The Dissident and the Sun
By theoriginalshaun
- 243 reads
The dissident stands muddied and tired. He walks the uneven path with straightened conviction. The traffic noise sings around him and he settles into his skin. He passes the familiar sights and comfortable landmarks. He turns his trail down a side street and is met by a figure. The figure doesn't talk but he thinks she does and he chirps a friendly reply. An answer is given by the figure as she flows past. He turns and watches the figure depart, the drums in his head thumping and ratting a mad tattoo.
With the drum rattling gone, the day carried on, and the dissident left the pavement. Over the road and onto the grass, a wide open expanse, skipping over a path or two when he came to it. Milling around in a great arc and the steel above his head subsided. Never able to keep away from the bustle for long, he turned into the sweep, the sway and to and fro, the marching mass, as it ran like a conveyer of faces. Through a door, into a store and the gentle browsing begins. The eyes wander and trip over a sight. The sight of a figure. A familiar figure?
The drums began to tap in the distance, gradually building up their volume like an approaching train. The dissident looked for somewhere to hide, an instinctive reaction, and tried his best not to unsettle his head. The figure drifted closer, but still she did not see him. There were enough clothes racks and shinny shelves to help him blend, the constant buzz of beings helping his cause. She moved closer still. He tried his best to think like paint, to become part of the scenery and melt into the walls, a white boy on the white wash. He had noticed her in an instant, his body realising before his brain. The sight of her face from afar enough to squeeze his heart like a sponge. His skin crackled and shifted its nervous weight with alarming fervour, his blood thundering around his veins with exactly the same idea as to what to do with itself as he.

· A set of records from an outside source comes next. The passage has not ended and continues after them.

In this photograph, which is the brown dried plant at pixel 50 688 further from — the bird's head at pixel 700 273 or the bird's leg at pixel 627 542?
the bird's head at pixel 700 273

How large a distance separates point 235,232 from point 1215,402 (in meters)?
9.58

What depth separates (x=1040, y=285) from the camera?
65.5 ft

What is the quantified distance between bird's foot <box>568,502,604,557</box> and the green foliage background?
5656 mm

The unavoidable position left no room for his initial reactions to be fulfilled. The drums were thunderous explosions, the sound waves echoing off the inside walls of his skull. She turned and the air rippled, the tottering surrounds oblivious to the effect. Her hair it moved like she was underwater. All on the outside looked calm among him but for the symphony of clatter that coursed its way around his body. Her eyes looked up and the atmosphere froze, the air itself seemingly ceasing to be. A second past. No more than a second of time elapsed and he was held firmly in place for a year. It felt like even longer. Her eyes of forever held his face with soft hands that could not be shaken nor moved. The drums ceased. Everything ceased. And the one shinning thought that now filled his head was "what the bloody hell do I do now?"
"Hi."
"Hi."
Not knowing, then knowing. The strangeness was dispelled and the familiarity pitched.
"Didn't I see you this morning?" said she.

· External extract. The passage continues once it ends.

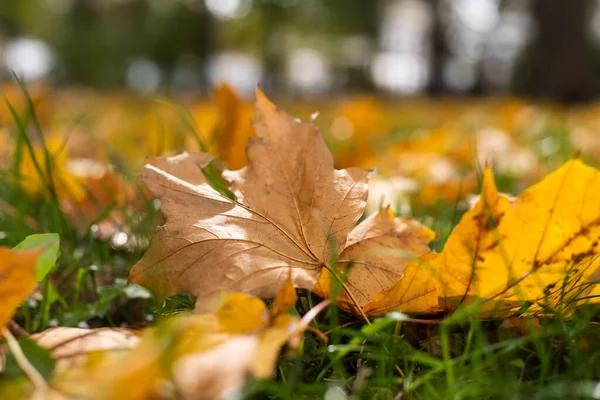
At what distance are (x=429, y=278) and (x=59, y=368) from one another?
1.13 feet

"Ah ... I believe you may have, yes," said he with his voice, while the rest of the dissident's internal capacities ignited and flamed, a gentle warmth now spreading everywhere.
"Looking for a new dress?" she said. His eyebrows darted together and confusion beset. He looked up. Then he looked around. While possessing eyes for naught but her, unbeknownst to him he had wandered into the women's clothing section on that floor of the department store.
"Ah - yeah - I'm just browsing, actually." Her face was painted in neutral tones, despite the obvious inference that the supremacy was with her. She could have chosen to wither him right there and then, but she did not. How can this be possible? he thought instantly. She stood out to him like a blazing lighthouse on a single dark hill in a single dark night. Not just beautiful, beautiful didn't cover it. He could have spent a lifetime writing that word over and over and over again down on endless sheets of paper, and still it would not match what he sought to now describe, to feebly put into words she which stood before him.